◆ **Data provided**
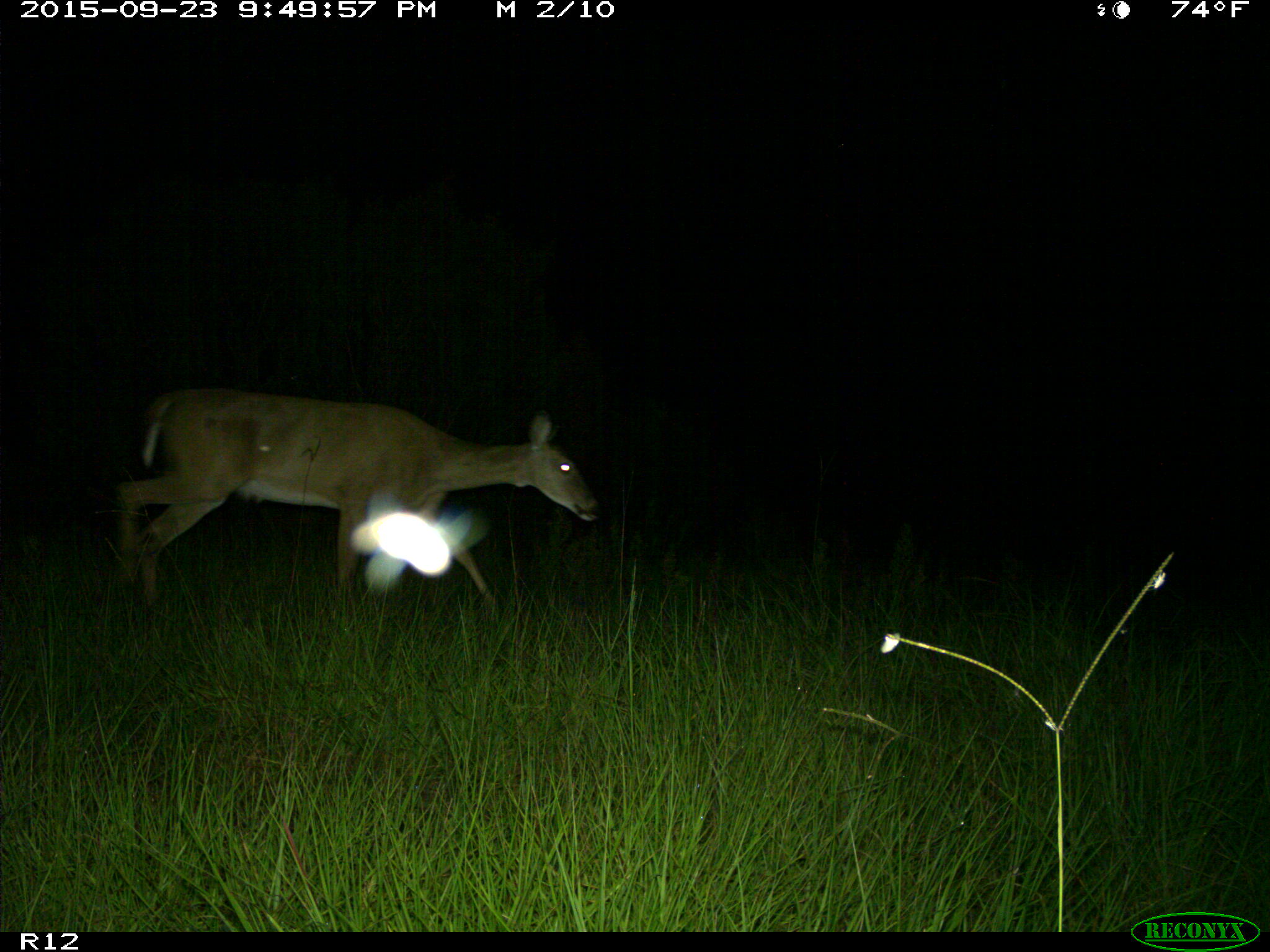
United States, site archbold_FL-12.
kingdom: Animalia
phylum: Chordata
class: Mammalia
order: Artiodactyla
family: Cervidae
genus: Odocoileus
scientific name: Odocoileus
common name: deer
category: unidentified deer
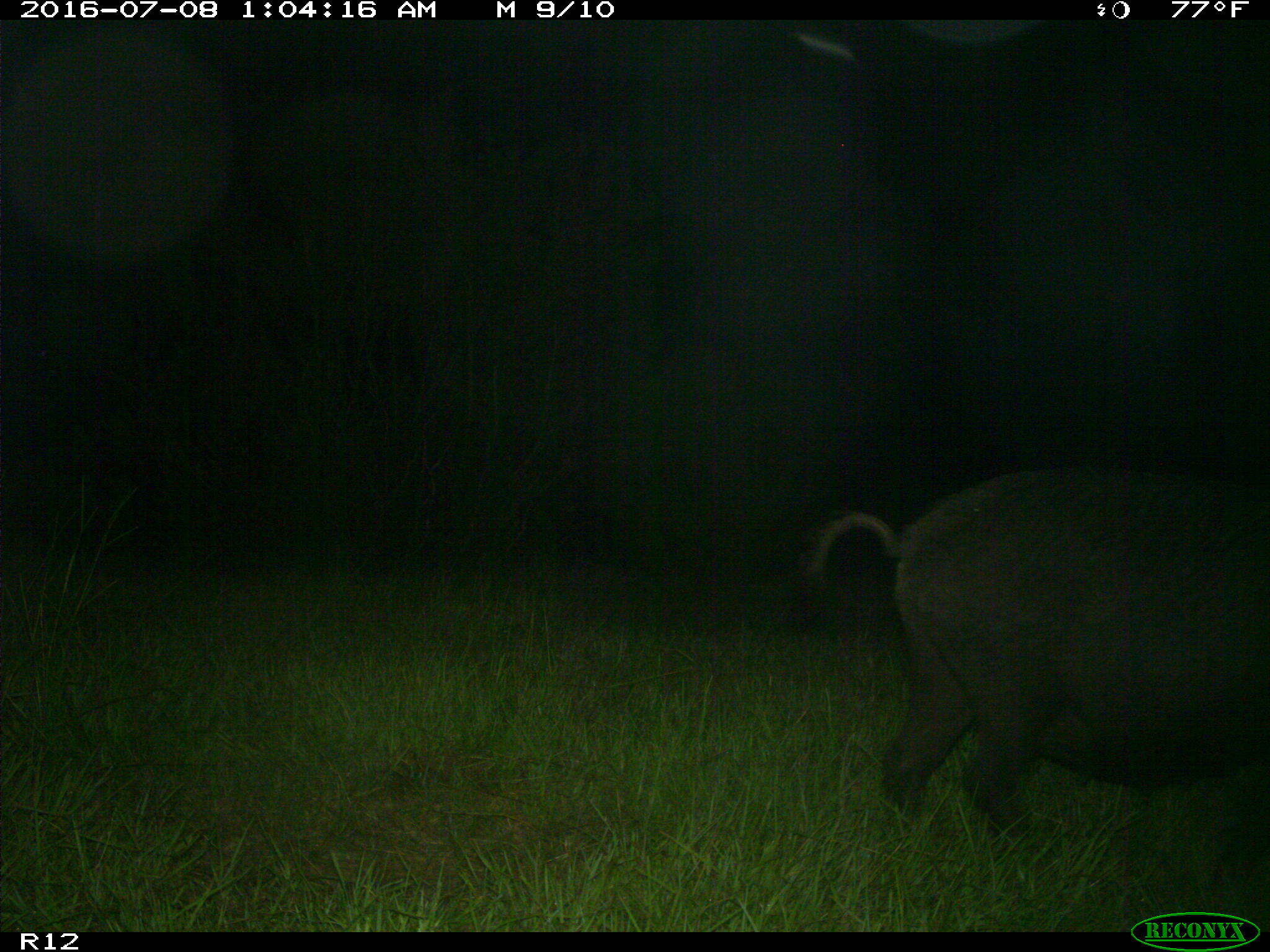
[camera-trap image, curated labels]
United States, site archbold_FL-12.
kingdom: Animalia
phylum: Chordata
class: Mammalia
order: Artiodactyla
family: Suidae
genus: Sus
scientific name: Sus scrofa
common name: wild boar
Sus scrofa (wild boar).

◆ **What is required**
An exact copy of every entry, minus the pictures, is what you should return.

◆ **Solution to the problem**
United States, site archbold_FL-12.
kingdom: Animalia
phylum: Chordata
class: Mammalia
order: Artiodactyla
family: Cervidae
genus: Odocoileus
scientific name: Odocoileus
common name: deer
category: unidentified deer
[camera-trap image, curated labels]
United States, site archbold_FL-12.
kingdom: Animalia
phylum: Chordata
class: Mammalia
order: Artiodactyla
family: Suidae
genus: Sus
scientific name: Sus scrofa
common name: wild boar
Sus scrofa (wild boar).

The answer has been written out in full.